SOURCE PASSAGE.

Monday, February 24, 2014

Jonson's Honest Man and the Parasite


 The 'servile flattery' of the parasite creates a hostile and dangerous environment for the 'truth' of the Jonsonian critic and his classically based conception of an 'honest man/true friend'.



Horace, Epistles I.18.1-4
 If I know you well. Lollius, frankest of men ['liberrime'], you dread
seeming like a sponger, having declared yourself a friend.
Just as a respectable married woman and a prostitute are unlike one another and
don't go together, so is a friend far removed from an untrustworthy parasite.

***************************************
 Parasitic Excess in Shakespeare's First Folio:

I know not truly which is worse - he that maligns all, or that praises all.  There is as a vice in praising, and as frequent, as in detracting. -- Jonson, Timber


To draw no envy, SHAKSPEARE, on thy name,
Am I thus ample to thy book and fame ;
While I confess thy writings to be such,
As neither Man nor Muse can praise too much.
'Tis true, and all men's suffrage.

Horace:

As those that hir’d to weep at funerals swoon,
Cry, and do more to the true mourners: so

The scoffer the true praiser doth out-go.

************************************** 

How easie is it to call Rogue and Villain, and that wittily! But how hard to make a Man appear a Fool, a Blockhead, or a Knave, without using any of those opprobrious terms! To spare the grossness of the Names, and to do the thing yet more severely, is to draw a full Face, and to make the Nose and Cheeks stand out, and yet not to employ any depth of Shadowing. This is the Mystery of that Noble Trade, which yet no Master can teach to his Apprentice: He may give the Rules, but the Scholar is never the nearer in his practice. Neither is it true, that this fineness of Raillery is offensive. A witty Man is tickl'd while he is hurt in this manner, and a Fool feels it not. The occasion of an Offence may possibly be given, but he cannot take it. If it be granted that in effect this way does more Mischief; that a Man is secretly wounded, and though he be not sensible himself, yet the malicious World will find it for him: yet there is still a vast difference betwixt the slovenly Butchering of a Man, and the fineness of a stroke that separates the Head from the Body, and leaves it standing in its place

Dryden, A Discourse concerning the Original and Progress of Satire (1693).

SHORT EXERCISE 1.
Copy from "Monday, February 24, 2014" up to and including "an untrustworthy parasite." in the blog post on Jonson's honest man and the parasite.
The blog post on Jonson's honest man and the parasite has no connection to the records that come after it.

MATERIAL SHOWN.
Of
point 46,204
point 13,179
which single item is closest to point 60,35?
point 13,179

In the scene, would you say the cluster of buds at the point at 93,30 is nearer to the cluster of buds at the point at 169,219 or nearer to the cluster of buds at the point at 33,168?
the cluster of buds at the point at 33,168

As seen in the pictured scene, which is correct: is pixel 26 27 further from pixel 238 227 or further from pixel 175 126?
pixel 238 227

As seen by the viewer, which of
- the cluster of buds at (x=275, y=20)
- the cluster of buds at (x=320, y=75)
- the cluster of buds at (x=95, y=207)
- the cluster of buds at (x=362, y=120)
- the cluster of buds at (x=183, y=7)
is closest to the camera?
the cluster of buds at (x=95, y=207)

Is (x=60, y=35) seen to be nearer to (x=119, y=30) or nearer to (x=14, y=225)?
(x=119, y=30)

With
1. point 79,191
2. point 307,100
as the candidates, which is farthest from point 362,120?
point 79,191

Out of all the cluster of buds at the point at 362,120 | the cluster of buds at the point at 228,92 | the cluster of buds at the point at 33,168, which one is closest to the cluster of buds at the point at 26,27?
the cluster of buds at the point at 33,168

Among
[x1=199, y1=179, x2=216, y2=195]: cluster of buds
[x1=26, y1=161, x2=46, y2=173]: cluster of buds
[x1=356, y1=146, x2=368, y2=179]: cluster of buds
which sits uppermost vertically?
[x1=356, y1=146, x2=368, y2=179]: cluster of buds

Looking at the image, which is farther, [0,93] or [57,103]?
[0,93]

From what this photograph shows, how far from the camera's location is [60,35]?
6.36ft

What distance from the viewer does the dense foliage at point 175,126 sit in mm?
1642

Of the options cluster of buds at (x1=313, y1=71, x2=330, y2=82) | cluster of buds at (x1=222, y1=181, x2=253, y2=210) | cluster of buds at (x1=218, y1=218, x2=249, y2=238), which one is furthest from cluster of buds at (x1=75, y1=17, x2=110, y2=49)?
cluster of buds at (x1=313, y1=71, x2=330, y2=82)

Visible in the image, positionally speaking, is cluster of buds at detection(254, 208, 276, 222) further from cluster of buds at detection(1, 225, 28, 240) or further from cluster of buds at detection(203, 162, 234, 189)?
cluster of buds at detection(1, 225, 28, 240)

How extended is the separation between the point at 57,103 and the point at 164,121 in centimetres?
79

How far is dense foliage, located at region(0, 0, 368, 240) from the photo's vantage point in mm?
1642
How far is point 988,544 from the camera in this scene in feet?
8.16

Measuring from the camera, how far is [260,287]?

SHORT EXERCISE 2.
Rewrite the records from the line with "Visible in the" through the end of the records, replacing "camera" with "viewer" and keeping everything else the same. Return only those lines.

COMPLETE ANSWER 1.
Monday, February 24, 2014

Jonson's Honest Man and the Parasite


 The 'servile flattery' of the parasite creates a hostile and dangerous environment for the 'truth' of the Jonsonian critic and his classically based conception of an 'honest man/true friend'.



Horace, Epistles I.18.1-4
 If I know you well. Lollius, frankest of men ['liberrime'], you dread
seeming like a sponger, having declared yourself a friend.
Just as a respectable married woman and a prostitute are unlike one another and
don't go together, so is a friend far removed from an untrustworthy parasite.

COMPLETE ANSWER 2.
Visible in the image, positionally speaking, is cluster of buds at detection(254, 208, 276, 222) further from cluster of buds at detection(1, 225, 28, 240) or further from cluster of buds at detection(203, 162, 234, 189)?
cluster of buds at detection(1, 225, 28, 240)

How extended is the separation between the point at 57,103 and the point at 164,121 in centimetres?
79

How far is dense foliage, located at region(0, 0, 368, 240) from the photo's vantage point in mm?
1642
How far is point 988,544 from the viewer in this scene in feet?
8.16

Measuring from the viewer, how far is [260,287]?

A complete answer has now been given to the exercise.